Herz-Jesu in Tirol ist einer der schönsten, wenn nicht der schönste Brauch im heil’gen Land. Er verbindet Katholizismus und lokalen Patriotismus so harmonisch wie unsere Spitzenköche das Knödelbrot mit Speck und Rindsgulasch. Zumeist am zweiten Sonntag nach Fronleichnam (aufgrund der Zusammenlegung der Gemeinden heute manchmal auch am Samstag) findet die Herz-Jesu-Prozession statt. Wir Katholiken verehren das Heiligste Herz Jesu: „Aus seiner geöffneten Seite strömen Blut und Wasser, aus seinem durchbohrten Herzen entspringen die Sakramente der Kirche. Das Herz des Erlösers steht offen für alle, damit sie freudig schöpfen aus den Quellen des Heiles.“

In Niederdorf, einem 1.600 Seelen großen Ort im Hochpustertal, sah das wie folgt aus: Hunderte beteiligten sich an der Prozession, trugen fünf große und mehrere kleine Fahnen, mehrere Altäre und der Pfarrer natürlich das Allerheiligste durchs Dorf. Die Musikkapelle blies und trommelte, die Schützen marschierten und feuerten am letzten Dorfaltar eine General-de-Charge, eine Ehrensalve, ab. Auch zahlreiche Kinder waren dabei, direkt hinter dem Pfarrer und den Ministranten trugen die diesjährigen Erstkommunionkinder christliche Symbole in den Händen. Das ganze Wochenende über zierten hell strahlende Tiroler Fahnen zahlreiche Hausfassaden.

Waren der spirituelle Höhepunkt des Wochenendes die Messe und die Prozession, ist es in Sachen Brauchtum das Feuermachen. Die Tradition der Tiroler Herz-Jesu-Feuer geht auf das Jahr 1796 zurück: Napoleonische Truppen marschierten an den Pforten des „Heil’gen Landes Tirol“ auf. Die Landstände versetzten Tirol in Kriegsbereitschaft. Der 24 Mitglieder umfassende Ausschuß beriet sich von Ende Mai bis Anfang Juni in Bozen und griff den Vorschlag von Pfarrer Anton Paufler auf, Feuer auf den Bergen zu entzünden und so um den Beistand Gottes zu bitten.

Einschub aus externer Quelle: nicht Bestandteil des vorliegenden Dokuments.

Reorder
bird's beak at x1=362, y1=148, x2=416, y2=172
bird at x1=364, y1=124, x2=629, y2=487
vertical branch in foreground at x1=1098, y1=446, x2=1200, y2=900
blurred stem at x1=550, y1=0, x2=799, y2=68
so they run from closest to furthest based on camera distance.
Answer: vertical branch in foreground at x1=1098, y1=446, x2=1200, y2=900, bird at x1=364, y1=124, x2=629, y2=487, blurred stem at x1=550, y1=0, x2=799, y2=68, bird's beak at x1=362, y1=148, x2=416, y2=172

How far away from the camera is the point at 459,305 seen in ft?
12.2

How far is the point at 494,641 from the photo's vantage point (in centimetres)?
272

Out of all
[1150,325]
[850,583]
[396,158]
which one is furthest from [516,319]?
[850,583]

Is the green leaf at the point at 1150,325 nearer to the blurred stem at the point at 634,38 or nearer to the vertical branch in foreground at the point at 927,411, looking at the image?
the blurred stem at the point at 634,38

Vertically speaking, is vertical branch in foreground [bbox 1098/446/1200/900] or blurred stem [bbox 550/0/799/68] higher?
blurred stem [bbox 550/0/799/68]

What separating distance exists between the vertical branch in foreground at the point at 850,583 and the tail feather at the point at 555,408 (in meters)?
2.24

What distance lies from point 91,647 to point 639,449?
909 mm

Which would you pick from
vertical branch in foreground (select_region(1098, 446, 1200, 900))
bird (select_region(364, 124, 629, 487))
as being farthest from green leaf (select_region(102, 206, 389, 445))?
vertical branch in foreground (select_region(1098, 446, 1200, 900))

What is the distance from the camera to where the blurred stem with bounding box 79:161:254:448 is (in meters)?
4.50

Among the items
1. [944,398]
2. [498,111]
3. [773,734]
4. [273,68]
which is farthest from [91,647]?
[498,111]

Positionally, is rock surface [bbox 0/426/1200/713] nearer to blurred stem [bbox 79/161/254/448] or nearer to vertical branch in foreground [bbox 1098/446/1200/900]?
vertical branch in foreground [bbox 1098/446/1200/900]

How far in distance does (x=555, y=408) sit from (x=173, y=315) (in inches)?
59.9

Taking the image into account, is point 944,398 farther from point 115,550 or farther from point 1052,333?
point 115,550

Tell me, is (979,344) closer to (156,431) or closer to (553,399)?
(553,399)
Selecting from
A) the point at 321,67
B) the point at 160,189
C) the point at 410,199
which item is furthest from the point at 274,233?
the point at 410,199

Die Tiroler vertrauten ihr Land dem „Heiligsten Herzen Jesu“ an. In einer klaren Juni-Nacht erleuchteten dann meterhohe, hell strahlende Feuer die bis zu 4.000 Meter hohen Gipfel. Der Tiroler Landsturm erhielt einen bis dahin noch nie dagewesenen Zustrom an Freiwilligen, um sich den französischen Invasoren entgegenzustellen. Diese hatten zuvor ein österreichisch-piemontesisches Armeekorps bezwungen und schritten im Italienfeldzug auch gen Tirol vor.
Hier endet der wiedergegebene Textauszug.